I did not know what to do with the blue cloth heaped messily on the table. I would not be able to get the folds exact if I moved the cloth. For now I left it alone, hoping that for a day or two he would not notice until I had found a way to clean it.

With the rest of the room I could be less careful. I dusted and swept and mopped—the floor, the walls, the windows, the furniture—with the satisfaction of tackling a room in need of a good cleaning. In the far corner, opposite the table and window, a door led to a storeroom, filled with paintings and canvases, chairs, chests, dishes, bedpans, a coat rack and a row of books. I cleaned in there too, tidying the things away so that there was more order to the room.

All the while I had avoided cleaning around the easel. I did not know why, but I was nervous about seeing the painting that sat on it. At last, though, there was nothing left to do. I dusted the chair in front of the easel, then began to dust the easel itself, trying not to look at the painting.

When I glimpsed the yellow satin, however, I had to stop.

I was still staring at the painting when Maria Thins spoke.

“Not a common sight, now, is it?”

I had not heard her come in. She stood inside the doorway, slightly stooped, wearing a fine black dress and lace collar.

I did not know what to say, and I couldn’t help it—I turned back to the painting.

Maria Thins laughed. “You’re not the only one to forget your manners in front of one of his paintings, girl.” She came over to stand beside me. “Yes, he’s managed this one well. That’s van Ruijven’s wife.” I recognized the name as the patron my father had mentioned. “She’s not beautiful but he makes her so,” she added. “It will fetch a good price.”

Because it was the first painting of his I was to see, I always remembered it better than the others, even those I saw grow from the first layer of underpaint to the final highlights.

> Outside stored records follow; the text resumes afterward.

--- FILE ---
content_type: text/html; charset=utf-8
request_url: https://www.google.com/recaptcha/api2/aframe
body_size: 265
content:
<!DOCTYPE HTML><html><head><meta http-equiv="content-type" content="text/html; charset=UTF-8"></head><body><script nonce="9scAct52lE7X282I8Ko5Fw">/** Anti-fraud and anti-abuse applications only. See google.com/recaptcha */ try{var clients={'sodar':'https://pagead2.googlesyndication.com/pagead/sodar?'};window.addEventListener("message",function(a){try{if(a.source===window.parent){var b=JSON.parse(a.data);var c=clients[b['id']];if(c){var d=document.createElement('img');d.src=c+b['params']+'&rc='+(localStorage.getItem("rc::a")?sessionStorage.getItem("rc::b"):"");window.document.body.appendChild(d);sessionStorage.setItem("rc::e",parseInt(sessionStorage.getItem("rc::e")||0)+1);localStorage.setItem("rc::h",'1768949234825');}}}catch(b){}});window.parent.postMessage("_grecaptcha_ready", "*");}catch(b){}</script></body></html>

A woman stood in front of a table, turned towards a mirror on the wall so that she was in profile. She wore a mantle of rich yellow satin trimmed with white ermine, and a fashionable five-pointed red ribbon in her hair. A window lit her from the left, falling across her face and tracing the delicate curve of her forehead and nose. She was tying a string of pearls around her neck, holding the ribbons up, her hands suspended in the air. Entranced with herself in the mirror, she did not seem to be aware that anyone was looking at her. Behind her on a bright white wall was an old map, in the dark foreground the table with the letter on it, the powder-brush and the other things I had dusted around.

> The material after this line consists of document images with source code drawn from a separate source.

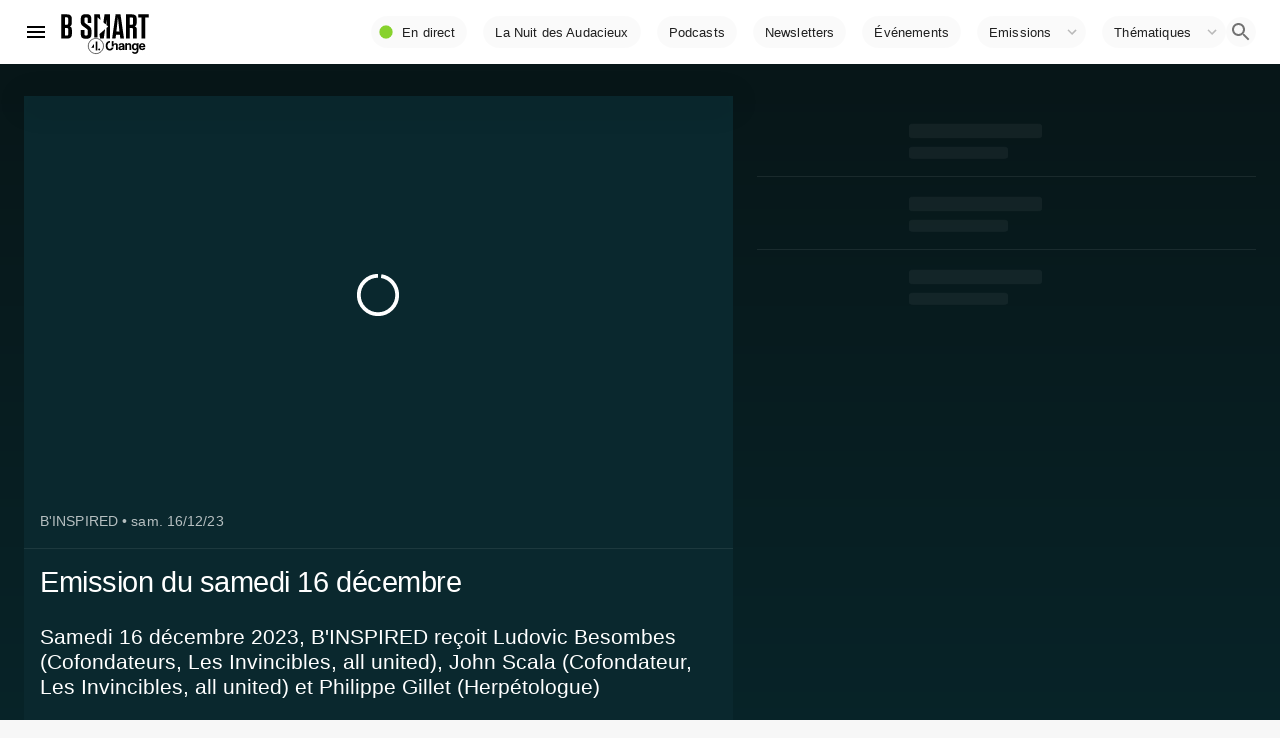

--- FILE ---
content_type: text/html; charset=utf-8
request_url: https://www.google.com/recaptcha/api2/aframe
body_size: 268
content:
<!DOCTYPE HTML><html><head><meta http-equiv="content-type" content="text/html; charset=UTF-8"></head><body><script nonce="TX4K4AVOIf-BjoDVsccGnw">/** Anti-fraud and anti-abuse applications only. See google.com/recaptcha */ try{var clients={'sodar':'https://pagead2.googlesyndication.com/pagead/sodar?'};window.addEventListener("message",function(a){try{if(a.source===window.parent){var b=JSON.parse(a.data);var c=clients[b['id']];if(c){var d=document.createElement('img');d.src=c+b['params']+'&rc='+(localStorage.getItem("rc::a")?sessionStorage.getItem("rc::b"):"");window.document.body.appendChild(d);sessionStorage.setItem("rc::e",parseInt(sessionStorage.getItem("rc::e")||0)+1);localStorage.setItem("rc::h",'1769645939506');}}}catch(b){}});window.parent.postMessage("_grecaptcha_ready", "*");}catch(b){}</script></body></html>

--- FILE ---
content_type: application/xml
request_url: https://dmxleo.dailymotion.com/cdn/manifest/video/x8qk15r.m3u8?af=2%2C7%2C8%2C9&vv=1%2C2%2C3%2C4%2C5%2C6%2C7%2C8%2C11%2C12%2C13%2C14&mm=video%2Fmp4%2Cvideo%2Fwebm%2Caudio%2Fmp4%2Caudio%2Fmpeg%2Caudio%2Faac%2Caudio%2Fmpeg3%2Caudio%2Fmp3%2Caudio%2Fvnd.wave%2Caudio%2Fwav%2Caudio%2Fwave%2Caudio%2Fogg%2Caudio%2Fvorbis%2Cimage%2Fjpeg%2Cimage%2Fpng%2Cimage%2Fwebp%2Cimage%2Fsvg%2Bxml&cse=1jg3hs3rp0768bb8d95&rts=167126&rhv=1&cen=prod&cpi=x2cwseh&cpt=player&rla=en&cpr=x7hlv&eb=https%3A%2F%2Fwww.bsmart.fr%2Fvideo%2F22616-b-inspired-16-decembre-2023&ps=709x399&td=www.bsmart.fr&reader_gdpr_flag=0&reader_gdpr_consent=&gdpr_binary_consent=opt-out&gdpr_comes_from_infopack=0&reader_us_privacy=1---&vl=-1&ciid=1jg3hs3rp0768bb8d95_VMAP_0_0&cidx=0&sidx=0&vidIdx=0&omp=Dailymotion%2F1.0&omn=0&imal=1&uid_dm=a1b3c04f-eaf7-6e1d-7e3e-6e9f16d7f2d7&ccCustomParams=program%3Db-inspired%26program_part%3Dnull%26video_typology%3DCOMPLET%26video_id%3D22616%26emission_id%3D8162%26edition%3D%26aired_at%3D2023-12-16%26week_number%3D50%26aired_at_day%3Dsamedi%26ops%3DDEFAULT%26dm_id%3Dx8qk15r&3pcb=0&rap=1&apo=monetization&pos=1&pbm=2
body_size: 6290
content:
<?xml version="1.0" encoding="UTF-8"?><vmap:VMAP xmlns:vmap="http://www.iab.net/videosuite/vmap" version="1.0"><vmap:AdBreak breakType="linear" breakId="preroll1" timeOffset="start"><vmap:AdSource id="preroll1"><vmap:VASTAdData><VAST version="3.0"><Ad><InLine><AdSystem>Leo</AdSystem><AdTitle>noad</AdTitle><Extensions><Extension type="dailymotion" source="dailymotion">{"noAd":{"reasonId":1106,"reason":"viewing context|bot-detected"},"inventoryId":"f1dab5f2-cb0d-4490-af54-51f42ce0a562"}</Extension></Extensions></InLine></Ad></VAST></vmap:VASTAdData></vmap:AdSource><vmap:Extensions><vmap:Extension type="dailymotion" source="dailymotion"><![CDATA[{"timeout":15000}]]></vmap:Extension></vmap:Extensions></vmap:AdBreak><vmap:AdBreak breakType="linear,nonlinear" breakId="midroll1-1" timeOffset="00:05:00" repeatAfter="00:05:00"><vmap:AdSource id="midroll1-1"><vmap:AdTagURI templateType="vast3">https://dmxleo.dailymotion.com/cdn/manifest/video/x8qk15r.m3u8?auth=[base64]&amp;vo=[MEDIAPLAYHEAD]&amp;vv=1%2C2%2C3%2C4%2C5%2C6%2C7%2C8%2C11%2C12%2C13%2C14&amp;sec=1&amp;rts=167126&amp;rla=en&amp;rhv=1&amp;reader_us_privacy=1---&amp;reader.player=dailymotion&amp;plt=1&amp;pbm=2&amp;mm=video%2Fmp4%2Cvideo%2Fwebm%2Caudio%2Fmp4%2Caudio%2Fmpeg%2Caudio%2Faac%2Caudio%2Fmpeg3%2Caudio%2Fmp3%2Caudio%2Fvnd.wave%2Caudio%2Fwav%2Caudio%2Fwave%2Caudio%2Fogg%2Caudio%2Fvorbis%2Cimage%2Fjpeg%2Cimage%2Fpng%2Cimage%2Fwebp%2Cimage%2Fsvg%2Bxml&amp;lnrt=1&amp;eb=https%3A%2F%2Fwww.bsmart.fr%2Fvideo%2F22616-b-inspired-16-decembre-2023&amp;dmngv=1.0&amp;dmng=Dailymotion&amp;dlvr=1%2C2&amp;cse=1jg3hs3rp0768bb8d95&amp;cpt=player&amp;cpr=x7hlv&amp;cpi=x2cwseh&amp;cen=prod&amp;cbrs=1&amp;battr=9%2C10%2C11%2C12%2C13%2C14%2C17&amp;apo=monetization&amp;3pcb=0&amp;r=v</vmap:AdTagURI></vmap:AdSource><vmap:Extensions><vmap:Extension type="dailymotion" source="dailymotion"><![CDATA[{"timeout":15000}]]></vmap:Extension></vmap:Extensions></vmap:AdBreak><vmap:AdBreak breakType="linear" breakId="postroll1" timeOffset="end"><vmap:AdSource id="postroll1"><vmap:AdTagURI templateType="vast3">https://dmxleo.dailymotion.com/cdn/manifest/video/x8qk15r.m3u8?auth=[base64]&amp;vv=1%2C2%2C3%2C4%2C5%2C6%2C7%2C8%2C11%2C12%2C13%2C14&amp;sec=1&amp;rts=167126&amp;rla=en&amp;rhv=1&amp;reader_us_privacy=1---&amp;reader.player=dailymotion&amp;plt=1&amp;pbm=2&amp;mm=video%2Fmp4%2Cvideo%2Fwebm%2Caudio%2Fmp4%2Caudio%2Fmpeg%2Caudio%2Faac%2Caudio%2Fmpeg3%2Caudio%2Fmp3%2Caudio%2Fvnd.wave%2Caudio%2Fwav%2Caudio%2Fwave%2Caudio%2Fogg%2Caudio%2Fvorbis%2Cimage%2Fjpeg%2Cimage%2Fpng%2Cimage%2Fwebp%2Cimage%2Fsvg%2Bxml&amp;lnrt=1&amp;eb=https%3A%2F%2Fwww.bsmart.fr%2Fvideo%2F22616-b-inspired-16-decembre-2023&amp;dmngv=1.0&amp;dmng=Dailymotion&amp;dlvr=1%2C2&amp;cse=1jg3hs3rp0768bb8d95&amp;cpt=player&amp;cpr=x7hlv&amp;cpi=x2cwseh&amp;cen=prod&amp;cbrs=1&amp;battr=9%2C10%2C11%2C12%2C13%2C14%2C17&amp;apo=monetization&amp;3pcb=0&amp;r=v</vmap:AdTagURI></vmap:AdSource><vmap:Extensions><vmap:Extension type="dailymotion" source="dailymotion"><![CDATA[{"timeout":15000}]]></vmap:Extension></vmap:Extensions></vmap:AdBreak><vmap:Extensions><vmap:Extension type="dailymotion" source="dmx"><![CDATA[{"asid":200533}]]></vmap:Extension></vmap:Extensions></vmap:VMAP>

I wanted to wear the mantle and the pearls. I wanted to know the man who painted her like that.

I thought of me looking at my reflection in the mirror earlier and was ashamed.

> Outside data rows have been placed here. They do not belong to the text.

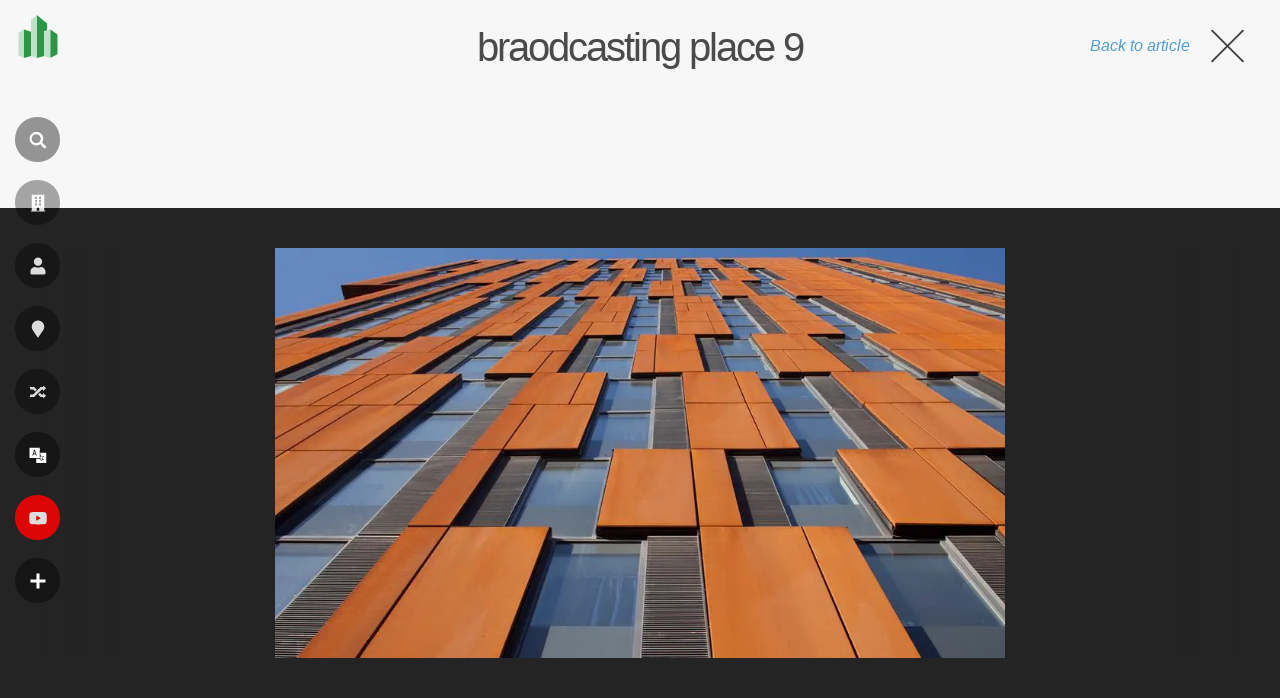

--- FILE ---
content_type: text/html; charset=utf-8
request_url: https://www.google.com/recaptcha/api2/aframe
body_size: 259
content:
<!DOCTYPE HTML><html><head><meta http-equiv="content-type" content="text/html; charset=UTF-8"></head><body><script nonce="mbFHFXkQ86VWBzei-QTLgg">/** Anti-fraud and anti-abuse applications only. See google.com/recaptcha */ try{var clients={'sodar':'https://pagead2.googlesyndication.com/pagead/sodar?'};window.addEventListener("message",function(a){try{if(a.source===window.parent){var b=JSON.parse(a.data);var c=clients[b['id']];if(c){var d=document.createElement('img');d.src=c+b['params']+'&rc='+(localStorage.getItem("rc::a")?sessionStorage.getItem("rc::b"):"");window.document.body.appendChild(d);sessionStorage.setItem("rc::e",parseInt(sessionStorage.getItem("rc::e")||0)+1);localStorage.setItem("rc::h",'1768809877930');}}}catch(b){}});window.parent.postMessage("_grecaptcha_ready", "*");}catch(b){}</script></body></html>

--- FILE ---
content_type: application/javascript; charset=utf-8
request_url: https://fundingchoicesmessages.google.com/f/AGSKWxWnsibsQ3egC4kiVsoIB3k4dbfKussK1Vr_8oI3ASIVLFgSmhwxkyE1ANkagqCTdEApCUZHe-nxj-Bf-rm0rTPcQElL_IkIfPZqXoUF1phcwa_cVKLBeVaXmF50AoRtgEyuM07SnKlUve1-EI31li597_H3aL6fztYCI6yJhTLZA7GInpLsKGe6oJwD/_/skyadright./scripts/ad./ads/writecapture./googleadcode./advertise-
body_size: -1292
content:
window['5fce87f9-8647-4d45-9aee-9ccc038974d4'] = true;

Maria Thins seemed content to stand with me and contemplate the painting. It was odd to look at it with the setting just behind it. Already from my dusting I knew all of the objects on the table, and their relation to one another—the letter by the corner, the powder-brush lying casually next to the pewter bowl, the blue cloth bunched around the dark pot. Everything seemed to be exactly the same, except cleaner and purer. It made a mockery of my own cleaning.

Then I saw a difference. I drew in my breath.

“What is it, girl?”

“In the painting there are no lion heads on the chair next to the woman,” I said.

“No. There was once a lute sitting on that chair as well. He makes plenty of changes. He doesn’t paint just what he sees, but what will suit. Tell me, girl, do you think this painting is done?”

I stared at her. Her question must be a trick but I could not imagine any change that would make it better.

“Isn’t it?” I faltered.

Maria Thins snorted. “He’s been working on it for three months. I expect he’ll do so for two more months. He will change things. You’ll see.” She looked around. “Done your cleaning, have you? Well, then, go on, girl—go to your other tasks. He’ll come soon to see how you’ve done.”

I looked at the painting one last time, but by studying it so hard I felt something slip away. It was like looking at a star in the night sky—if I looked at one directly I could barely see it, but if I looked from the corner of my eye it became much brighter.

I gathered my broom and bucket and cloth. When I left the room, Maria Thins was still standing in front of the painting.